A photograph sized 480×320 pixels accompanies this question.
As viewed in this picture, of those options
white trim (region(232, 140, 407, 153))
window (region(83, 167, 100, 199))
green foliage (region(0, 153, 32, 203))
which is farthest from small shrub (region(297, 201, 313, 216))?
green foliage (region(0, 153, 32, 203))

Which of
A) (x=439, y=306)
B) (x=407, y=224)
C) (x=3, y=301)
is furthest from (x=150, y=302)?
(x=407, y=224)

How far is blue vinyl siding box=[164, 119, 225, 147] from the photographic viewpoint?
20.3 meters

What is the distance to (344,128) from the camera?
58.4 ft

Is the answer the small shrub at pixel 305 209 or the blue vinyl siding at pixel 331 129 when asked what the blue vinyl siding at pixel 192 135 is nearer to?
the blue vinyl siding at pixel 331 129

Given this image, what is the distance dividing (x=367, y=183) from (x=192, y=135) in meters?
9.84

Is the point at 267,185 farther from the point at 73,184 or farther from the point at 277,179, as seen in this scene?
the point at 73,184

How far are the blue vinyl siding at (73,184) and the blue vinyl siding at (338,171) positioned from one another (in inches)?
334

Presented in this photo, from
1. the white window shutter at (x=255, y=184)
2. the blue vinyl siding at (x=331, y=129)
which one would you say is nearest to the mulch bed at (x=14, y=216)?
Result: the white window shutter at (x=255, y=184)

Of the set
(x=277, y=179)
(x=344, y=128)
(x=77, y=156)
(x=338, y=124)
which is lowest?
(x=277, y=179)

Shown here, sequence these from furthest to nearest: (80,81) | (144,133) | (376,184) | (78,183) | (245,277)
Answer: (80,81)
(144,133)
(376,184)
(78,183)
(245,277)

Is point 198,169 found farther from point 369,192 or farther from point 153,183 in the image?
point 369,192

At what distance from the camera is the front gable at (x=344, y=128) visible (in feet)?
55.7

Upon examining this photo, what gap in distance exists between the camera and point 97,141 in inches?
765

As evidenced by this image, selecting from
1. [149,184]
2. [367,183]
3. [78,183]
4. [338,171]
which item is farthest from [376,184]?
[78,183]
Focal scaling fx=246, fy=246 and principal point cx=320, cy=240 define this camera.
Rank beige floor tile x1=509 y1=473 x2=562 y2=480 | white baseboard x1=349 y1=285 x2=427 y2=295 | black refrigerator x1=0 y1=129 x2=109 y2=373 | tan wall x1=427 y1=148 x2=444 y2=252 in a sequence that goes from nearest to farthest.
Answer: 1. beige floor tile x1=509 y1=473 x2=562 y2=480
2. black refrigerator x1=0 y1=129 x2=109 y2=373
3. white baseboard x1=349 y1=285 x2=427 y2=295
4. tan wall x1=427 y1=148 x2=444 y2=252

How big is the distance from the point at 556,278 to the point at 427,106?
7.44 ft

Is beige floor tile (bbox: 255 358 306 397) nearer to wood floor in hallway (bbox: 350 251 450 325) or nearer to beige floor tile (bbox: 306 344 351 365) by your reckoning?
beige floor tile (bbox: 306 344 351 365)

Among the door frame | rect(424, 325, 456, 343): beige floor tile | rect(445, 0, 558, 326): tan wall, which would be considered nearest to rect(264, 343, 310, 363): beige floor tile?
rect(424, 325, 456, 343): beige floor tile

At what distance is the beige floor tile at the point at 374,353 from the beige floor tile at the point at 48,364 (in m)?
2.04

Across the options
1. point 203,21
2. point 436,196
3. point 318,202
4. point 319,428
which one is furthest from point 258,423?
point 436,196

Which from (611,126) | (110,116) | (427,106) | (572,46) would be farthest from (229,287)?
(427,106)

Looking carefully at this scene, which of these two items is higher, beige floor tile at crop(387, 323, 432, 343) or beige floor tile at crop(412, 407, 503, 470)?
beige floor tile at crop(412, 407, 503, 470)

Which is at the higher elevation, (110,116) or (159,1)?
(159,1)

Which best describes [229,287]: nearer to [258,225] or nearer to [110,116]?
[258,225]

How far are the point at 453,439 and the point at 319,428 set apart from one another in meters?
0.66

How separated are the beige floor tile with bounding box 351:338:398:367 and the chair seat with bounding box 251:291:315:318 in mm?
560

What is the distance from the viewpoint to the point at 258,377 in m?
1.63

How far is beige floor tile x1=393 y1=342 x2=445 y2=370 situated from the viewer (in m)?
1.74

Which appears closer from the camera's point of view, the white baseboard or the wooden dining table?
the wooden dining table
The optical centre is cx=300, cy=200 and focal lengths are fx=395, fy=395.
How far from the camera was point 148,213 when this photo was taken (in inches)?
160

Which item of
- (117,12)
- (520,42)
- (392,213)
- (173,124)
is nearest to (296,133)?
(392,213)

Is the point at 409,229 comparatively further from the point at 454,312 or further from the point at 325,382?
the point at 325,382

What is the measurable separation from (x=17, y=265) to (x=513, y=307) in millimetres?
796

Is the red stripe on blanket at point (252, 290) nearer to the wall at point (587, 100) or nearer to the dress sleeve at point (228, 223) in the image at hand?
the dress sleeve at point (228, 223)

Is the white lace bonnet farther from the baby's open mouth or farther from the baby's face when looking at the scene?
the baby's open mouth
....................
_WHAT YOU WILL DO_
Give again only the lines of the material above that run from the one with "Which item of" through the end, both included, exactly as they appear.

_FINAL RESULT_
Which item of
- (117,12)
- (520,42)
- (392,213)
- (173,124)
is nearest to (296,133)?
(392,213)

Is the point at 409,229 comparatively further from the point at 454,312 or further from the point at 325,382?
the point at 325,382

What is the measurable separation from (x=17, y=265) to (x=513, y=307) in millimetres?
796

Is the red stripe on blanket at point (252, 290) nearer to the wall at point (587, 100) or nearer to the dress sleeve at point (228, 223) in the image at hand?
the dress sleeve at point (228, 223)

Is the white lace bonnet farther from the baby's open mouth or farther from the baby's face when looking at the scene?
the baby's open mouth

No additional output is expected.